The strengths of this study include randomized double-blind design, standardized intervention protocol and use of both subjective and objective pain assessment. Certain methodological limitations should be acknowledged, including non-equipotent drug concentrations, use of a non-identical placebo, absence of long-term follow-up and limited physicochemical characterization of the hydrogel formulations. Additionally, exclusion of participants requiring rescue anesthesia from per-protocol analysis and the monocentric design may affect external validity. Future studies should incorporate standardized placebo formulations, multicentric designs and extended follow-up to validate these findings.

CONCLUSION

In the context of this RCT, the results have clearly indicated that the intrasulcular method of lignocaine hydrogel is more effective in pain control during the procedure than articaine hydrogel when treating deep carious lesions in children.

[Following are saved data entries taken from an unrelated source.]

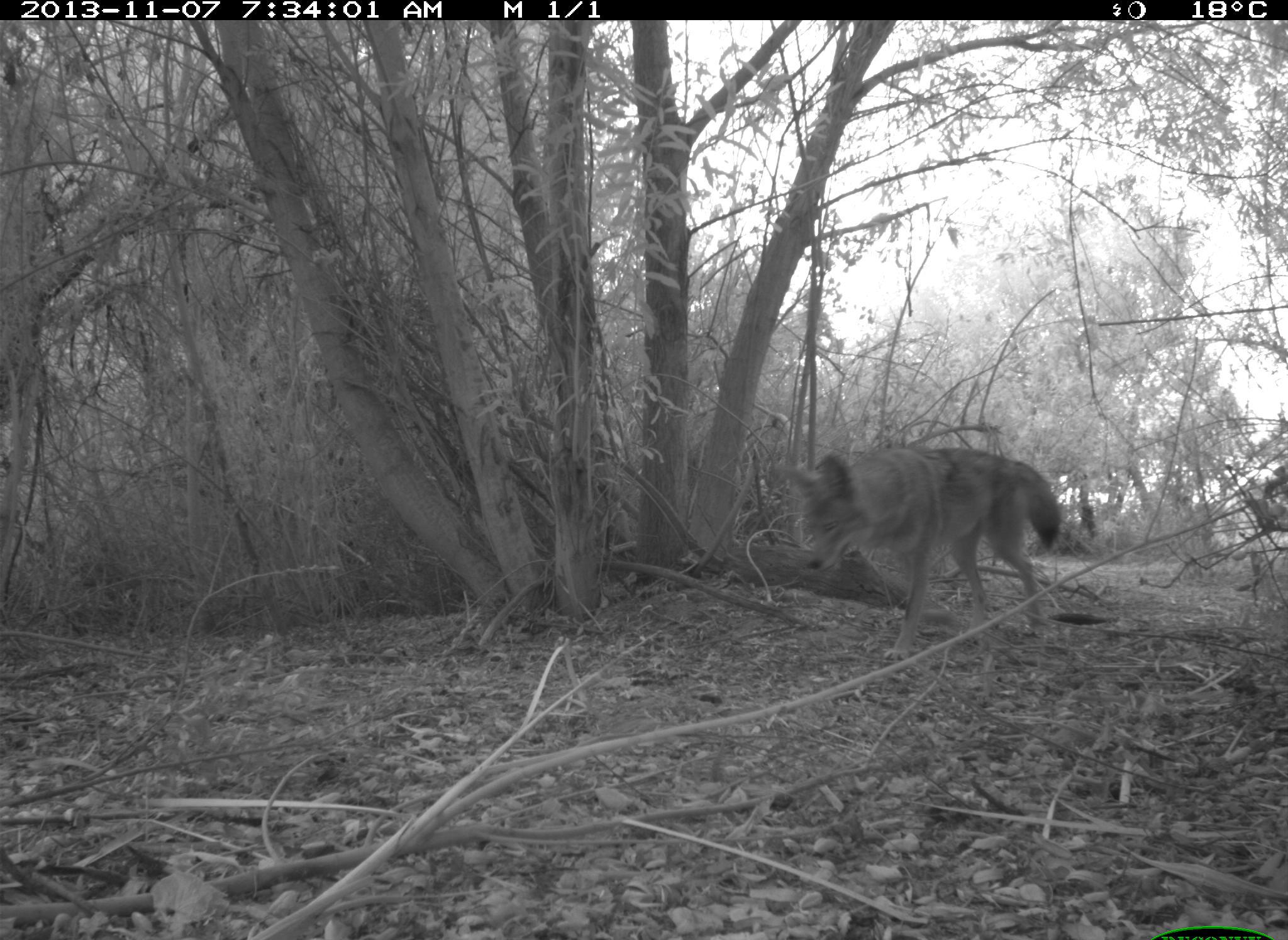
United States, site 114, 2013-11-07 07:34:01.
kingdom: Animalia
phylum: Chordata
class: Mammalia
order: Carnivora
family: Canidae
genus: Canis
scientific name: Canis latrans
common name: coyote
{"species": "coyote (Canis latrans)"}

Though articaine is well established for its increased effectiveness in injectable form, its pharmacological superiority did not have any bearing when introduced through a topical hydrogel delivery system. The prolonged contact and predictable surface activity of lignocaine are possibly more suited for intrasulcular administration in a topical hydrogel. The results have highlighted the fact that for more effective pediatric dental analgesia, the formulation rather than the pharmacological properties of the drug plays a much more pivotal role. Intrasulcular lignocaine hydrogel can be very effectively utilized as a non-invasive measure for pain control in adequately compliant pediatric patients with the potential for lesser dependence on injectable analgesia, which is often subject to certain impediments for widespread popularity. While the present findings are encouraging, they should not be generalized to all clinical situations and further well-designed multicenter studies with larger sample sizes and longer follow-up are necessary to validate and extend these results.